Pati n’est pas triste.

Elle regarde brûler la forêt. Et elle n’est pas triste.

Elle se rappelle les mots de son père, quand le Grand Serpent de Plumes a avalé le sourire d’Omita, sa maman ; elle n’était encore qu’une enfant : « Ne sois pas triste Pati. C’est ainsi. Ne sois pas triste. Regarde ta tristesse. Écoute-la. Parle avec elle. Et ne sois pas triste. Que te raconte-t-elle sinon que ce qui était n’est plus ? Rien de plus. C’est juste une histoire parmi des milliers d’autres histoires. Ne sois pas triste Pati. Veux-tu laisser l’ombre obscurcir la lumière de ton cœur pour vivre éternellement dans le noir ? Est-ce ainsi que tu veux honorer le cadeau sacré d’Omita à la Vie ? En l’habillant des vêtements du malheur ? Ta tristesse n’est que l’ombre de ta peur, l’ombre de ton manque. Tout est bien. Tout est juste. À sa place. »
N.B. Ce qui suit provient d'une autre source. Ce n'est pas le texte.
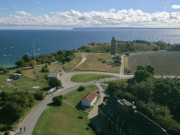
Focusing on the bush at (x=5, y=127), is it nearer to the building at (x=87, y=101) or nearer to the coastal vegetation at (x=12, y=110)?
the coastal vegetation at (x=12, y=110)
Pati regarde la forêt brûler en silence sur l’écran de la boîte à images et elle n’est pas triste.

Elle est partie bien avant que la forêt ne s’embrase. Bien avant que les premières flammes ne viennent lécher les murs de son royaume de leurs langues avides. Son père le sentait. Le feu était là, tout près, tapi sous la noire épaisseur de l’avidité des hommes. « Pars et ne reviens pas ». Elle pense à lui, à ses frères, à Manita sa grand-mère. Elle pense aux orchidées sauvages, au parfum d’urucu, aux cris joyeux des singes Manechis durant ses escapades sauvages, au pianotement sonore des gouttes de pluie sur la canopée. La pluie. Quand viendra-t-elle calmer la colère de Karai, le maître des flammes, maintenant que les hommes lui ont offert son temple en sacrifice ?

« Tout est bien. Tout est juste. À sa place. »

Elle pense à son père Manandu et elle n’est pas triste. Elle entend sa voix, elle sent sa présence. Il est là ; il marche avec elle dans le silence épais de la ville recueillie. Il marche avec elle et Omita dans la lumière sombre du jour, noyée sous un couvert de fumée âcre.

Au bord du fleuve elle s’arrête. Elle se pose.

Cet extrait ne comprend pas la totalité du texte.